Nothing but the line with "Roughly how far" and the lines after it, through the end of the records below, is to be repeated, exactly as it is.

-- Begin Supplied material --

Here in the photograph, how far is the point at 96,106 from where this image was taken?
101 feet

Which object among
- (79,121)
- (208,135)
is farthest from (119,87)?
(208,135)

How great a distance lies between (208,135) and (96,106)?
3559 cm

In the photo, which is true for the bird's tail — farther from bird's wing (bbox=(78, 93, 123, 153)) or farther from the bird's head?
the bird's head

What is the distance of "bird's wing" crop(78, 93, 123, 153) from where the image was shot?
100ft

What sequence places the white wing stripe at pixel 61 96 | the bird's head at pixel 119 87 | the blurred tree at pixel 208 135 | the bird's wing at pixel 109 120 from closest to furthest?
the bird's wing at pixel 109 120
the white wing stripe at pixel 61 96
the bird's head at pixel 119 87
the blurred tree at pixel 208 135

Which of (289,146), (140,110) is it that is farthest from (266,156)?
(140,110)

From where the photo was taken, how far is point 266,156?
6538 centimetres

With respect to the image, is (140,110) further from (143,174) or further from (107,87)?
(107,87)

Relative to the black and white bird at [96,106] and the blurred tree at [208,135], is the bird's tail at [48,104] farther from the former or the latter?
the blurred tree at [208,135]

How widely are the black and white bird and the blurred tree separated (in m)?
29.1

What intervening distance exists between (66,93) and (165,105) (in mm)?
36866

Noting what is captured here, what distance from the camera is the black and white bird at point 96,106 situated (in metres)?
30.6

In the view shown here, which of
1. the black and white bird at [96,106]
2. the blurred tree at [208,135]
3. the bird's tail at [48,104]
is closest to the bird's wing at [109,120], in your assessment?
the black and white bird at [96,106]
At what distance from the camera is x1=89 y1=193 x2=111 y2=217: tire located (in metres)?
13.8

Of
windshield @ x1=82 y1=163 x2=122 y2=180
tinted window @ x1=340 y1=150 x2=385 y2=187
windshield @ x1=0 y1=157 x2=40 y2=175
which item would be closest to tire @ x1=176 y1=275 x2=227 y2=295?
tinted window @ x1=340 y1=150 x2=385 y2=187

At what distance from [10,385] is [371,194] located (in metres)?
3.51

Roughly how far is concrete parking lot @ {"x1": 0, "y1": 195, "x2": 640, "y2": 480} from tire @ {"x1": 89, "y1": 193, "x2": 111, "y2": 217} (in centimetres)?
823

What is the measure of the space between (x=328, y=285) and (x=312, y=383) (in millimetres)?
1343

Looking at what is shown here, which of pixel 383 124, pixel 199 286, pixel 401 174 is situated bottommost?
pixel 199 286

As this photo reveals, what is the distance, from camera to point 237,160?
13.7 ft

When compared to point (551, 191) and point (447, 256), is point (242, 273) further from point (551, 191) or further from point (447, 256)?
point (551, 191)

-- End Supplied material --

### Result of the exercise:
Roughly how far is concrete parking lot @ {"x1": 0, "y1": 195, "x2": 640, "y2": 480} from tire @ {"x1": 89, "y1": 193, "x2": 111, "y2": 217} (in centimetres)?
823

What is the measure of the space between (x=328, y=285) and (x=312, y=383) (in millimetres)?
1343

Looking at what is shown here, which of pixel 383 124, pixel 199 286, pixel 401 174 is situated bottommost?
pixel 199 286

As this photo reveals, what is the distance, from camera to point 237,160?
13.7 ft

When compared to point (551, 191) and point (447, 256), is point (242, 273) further from point (551, 191) or further from point (447, 256)?
point (551, 191)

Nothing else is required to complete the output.